What is required is a bone scan and CT. An MRI is performed as part of the study. If I were you, I would wait for the NIH scan before any treatment decision. The Axumin scan might miss something that the 18F-DCFPyL PET/CT would pick up. Whether you should still consider going ahead with the NIH scan will depend on the Axumin result. If it shows distant metastasis, early treatment may be advisable.
I applied for the NIH and they asked me to get 3 CT(chest, abdomen and pelvic) in addition to a bone scan. I am nervous about getting all these ct scans becuse of the radiation and also now I see that you have 10 LN, so I guess SBRT for you is out ? so I am thinking of just skipping all these scans and go directly to ADT. we know the BCR exists any ways. Your thought would be appreciated. Thanks
Dr. Kenneth James Pienta performed a 18F-DCFPyL PET/CT in a clinical trial at Johns Hopkins in Feb. 2018. My test results were PSMA-RADS-1A. Negative for metastasis. All my testing results at JH were negative for tumors. So after the bone scan, CT and two MRI scans in addition to the PET scan, my PSA went from undetectable to 1.4 prior to radiation. Undetectable PSA after radiation. While I don't want to discourage anyone, these tests are not 100% foolproof. Cancer is insidious and may still be lurking somewhere in my body.. Only time will tell. Seek quality treatment and have FAITH!!

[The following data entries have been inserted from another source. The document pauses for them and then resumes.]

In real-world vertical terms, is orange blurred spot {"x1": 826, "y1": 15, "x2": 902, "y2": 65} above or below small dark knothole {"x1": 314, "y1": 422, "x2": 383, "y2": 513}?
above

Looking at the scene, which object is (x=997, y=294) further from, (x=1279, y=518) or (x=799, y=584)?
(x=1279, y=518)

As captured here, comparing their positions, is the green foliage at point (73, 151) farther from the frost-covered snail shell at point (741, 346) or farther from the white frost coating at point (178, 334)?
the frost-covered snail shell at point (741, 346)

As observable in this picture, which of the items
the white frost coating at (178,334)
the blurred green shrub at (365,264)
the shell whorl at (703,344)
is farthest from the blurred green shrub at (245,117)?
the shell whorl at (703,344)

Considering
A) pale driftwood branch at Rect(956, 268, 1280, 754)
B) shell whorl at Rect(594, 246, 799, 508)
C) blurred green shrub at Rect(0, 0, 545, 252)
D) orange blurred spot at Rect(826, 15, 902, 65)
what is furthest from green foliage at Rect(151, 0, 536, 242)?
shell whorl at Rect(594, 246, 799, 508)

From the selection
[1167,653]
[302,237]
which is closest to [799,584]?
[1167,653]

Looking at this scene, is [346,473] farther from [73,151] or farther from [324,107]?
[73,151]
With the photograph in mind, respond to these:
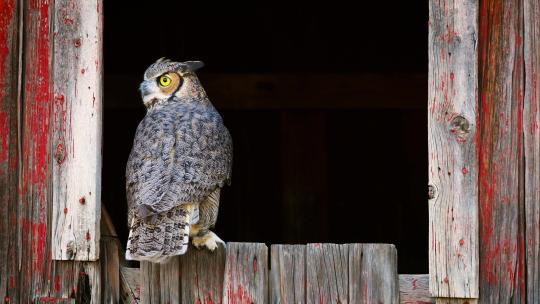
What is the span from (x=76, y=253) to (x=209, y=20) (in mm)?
3362

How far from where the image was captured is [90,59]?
3.63 m

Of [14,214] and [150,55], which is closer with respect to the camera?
[14,214]

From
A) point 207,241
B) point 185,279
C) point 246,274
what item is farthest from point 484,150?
point 185,279

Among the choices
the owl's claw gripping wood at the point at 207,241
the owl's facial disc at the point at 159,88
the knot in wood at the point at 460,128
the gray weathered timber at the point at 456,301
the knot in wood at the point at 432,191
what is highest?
the owl's facial disc at the point at 159,88

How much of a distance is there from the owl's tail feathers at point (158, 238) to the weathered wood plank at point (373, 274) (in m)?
0.68

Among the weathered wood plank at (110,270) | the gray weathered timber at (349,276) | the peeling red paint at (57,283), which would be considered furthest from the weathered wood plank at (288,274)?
the peeling red paint at (57,283)

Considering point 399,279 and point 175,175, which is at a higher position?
point 175,175

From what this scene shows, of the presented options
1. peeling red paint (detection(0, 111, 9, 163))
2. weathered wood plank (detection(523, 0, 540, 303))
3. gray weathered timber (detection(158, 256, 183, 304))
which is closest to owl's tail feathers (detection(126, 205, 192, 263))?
gray weathered timber (detection(158, 256, 183, 304))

This is my dilemma, I feel the same way. NO reasons for all these scans while we KNOW, the BCR exists anyways and I should go directly for ADT. what do you think?
I certainly would discuss this with your medical oncologist. Seem to me that a MRI and CT/PET should be all the imagining testing necessary. These test won’t find minuscule PC cells that may have spread to many distant sites. More testing is a confidence booster though expensive and sometimes not really needed. Sometimes after surgery and radiation, chemo is used before or in conjunction with ADT. Again, please rely on skilled doctors and a national recognized cancer hospital. GOOD LUCK!

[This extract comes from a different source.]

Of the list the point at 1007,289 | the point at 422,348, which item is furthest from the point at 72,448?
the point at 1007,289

From what I have read salvage prostate bed radiation is a 50/50. I was on the wrong side of the odds and 40 rounds did absolutely nothing good. A Mayo C11 choline scan later found it in my shoulder. One SBRT and it was gone. I'm not cured but it delayed further treatment by a year. Recommend a Pet scan if Bone and CT are negative. There are several good Pet choices but avoid Glucose. Most prostate cancer is fat / cholesterol driven and not sugar (glucose) driven.